Economists say the U.S. will enter a recession within the next year. For digital health companies seeking new customers and fundraising dollars, this uncertain economic landscape might present some challenges.
Jonathan Bush, veteran healthcare entrepreneur and Zus Health CEO, has three rules he thinks digital health startups should follow amid these changing economic headwinds. He shared them with me during a discussion we had at HLTH 2022 in Las Vegas.
The first thing startups must do is relatively simple. They must ensure their technology accomplishes a task that healthcare stakeholders have recognized they need to fulfill, according to Bush. The second rule is a bit trickier.
“You need to be able to do that job in a way that makes money,” Bush explained. “So if someone’s already doing that job, you’ve got to do it for so much less than they do it for so that there’s some number in the middle where [the customer] gets money and you get money.”
To him, it’s imperative for startups to be very clear about how they can bring in more cash doing their job than their competitors. It’s also important to be able to do that job cheaply — “so much cheaper that you could split the difference and make money,” Bush said.
Though it depends on founders’ varying levels of charisma and charm, the final rule is probably the toughest. To be successful, startups must put more energy into finding “kooks” who are willing to try their product, according to Bush. This is even more critical for early-stage digital health startups, he pointed out.
“You need to figure out an addressable market that has some people who are a little untethered and a little unlocked in — not typically health plans and not typically major health systems,” Bush declared. “Employers work — there’s thousands of them. Nine hundred employers could say no to you and tell you that you suck, but when No. 904 signs up, you’re off to the races.”
Startups should identify “a sort of small-medium business segment” to go after with their product, Bush recommended.
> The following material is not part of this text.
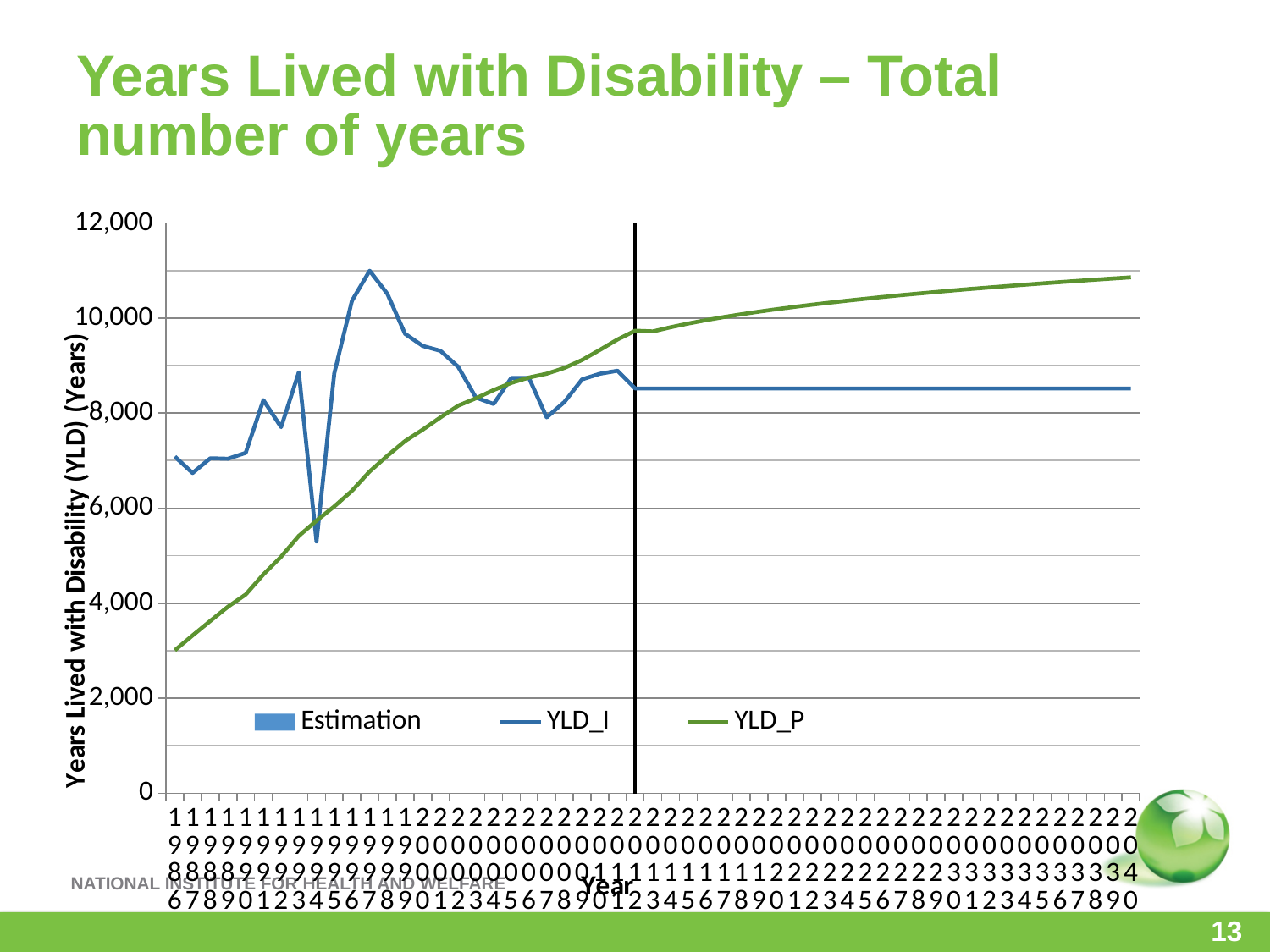
Is the value of YLD_I in 2040 greater or less than 10,000? less Is the value of YLD_P in 1986 greater or less than 4,000? less Is the value of YLD_P in 2040 greater or less than 10,000? greater How many entries does the chart legend list? 3 What is the title of the chart's vertical axis? Years Lived with Disability (YLD) (Years) Which series has the larger value in 2040, YLD_I or YLD_P? YLD_P In which year does the YLD_P series reach its lowest value? 1986 What are the names of the two plotted line series in the legend? YLD_I and YLD_P Which series has the larger value in 1986, YLD_I or YLD_P? YLD_I Does the YLD_P series rise or fall along the x axis from 1986 to 2040? Rise What kind of chart is shown on the slide? Combination bar and line chart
He said young health companies should be especially wary about going after health plans, as they have a sea of startups knocking on their door. If a startup founder goes that route, health plans will just see them as “the 183rd person to say ‘I’m going to make your diabetics better,’” according to Bush.
Even if a startup’s technology is word-class, this third step may prove difficult amid the looming recession. As Bush put it, founders of young companies will have to buckle down and search emphatically for “people who are unhinged enough to try a new thing from a new person who’s got no credibility.”